Work to complete: Your task is to output the entries below word for word.

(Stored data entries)
++++++++++

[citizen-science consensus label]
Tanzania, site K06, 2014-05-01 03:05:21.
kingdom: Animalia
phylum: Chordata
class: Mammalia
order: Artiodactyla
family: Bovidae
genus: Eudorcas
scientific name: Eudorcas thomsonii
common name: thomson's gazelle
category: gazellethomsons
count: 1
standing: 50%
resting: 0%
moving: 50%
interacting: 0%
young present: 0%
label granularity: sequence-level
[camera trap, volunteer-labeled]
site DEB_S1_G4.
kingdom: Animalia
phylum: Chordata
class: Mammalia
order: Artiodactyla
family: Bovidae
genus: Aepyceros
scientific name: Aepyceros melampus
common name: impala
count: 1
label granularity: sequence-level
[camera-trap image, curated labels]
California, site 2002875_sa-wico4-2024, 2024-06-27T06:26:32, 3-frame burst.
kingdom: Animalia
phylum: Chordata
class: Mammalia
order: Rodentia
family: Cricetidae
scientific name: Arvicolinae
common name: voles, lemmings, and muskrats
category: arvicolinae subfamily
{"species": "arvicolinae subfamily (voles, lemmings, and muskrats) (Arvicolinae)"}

++++++++++

Answer to this exercise:
[citizen-science consensus label]
Tanzania, site K06, 2014-05-01 03:05:21.
kingdom: Animalia
phylum: Chordata
class: Mammalia
order: Artiodactyla
family: Bovidae
genus: Eudorcas
scientific name: Eudorcas thomsonii
common name: thomson's gazelle
category: gazellethomsons
count: 1
standing: 50%
resting: 0%
moving: 50%
interacting: 0%
young present: 0%
label granularity: sequence-level
[camera trap, volunteer-labeled]
site DEB_S1_G4.
kingdom: Animalia
phylum: Chordata
class: Mammalia
order: Artiodactyla
family: Bovidae
genus: Aepyceros
scientific name: Aepyceros melampus
common name: impala
count: 1
label granularity: sequence-level
[camera-trap image, curated labels]
California, site 2002875_sa-wico4-2024, 2024-06-27T06:26:32, 3-frame burst.
kingdom: Animalia
phylum: Chordata
class: Mammalia
order: Rodentia
family: Cricetidae
scientific name: Arvicolinae
common name: voles, lemmings, and muskrats
category: arvicolinae subfamily
{"species": "arvicolinae subfamily (voles, lemmings, and muskrats) (Arvicolinae)"}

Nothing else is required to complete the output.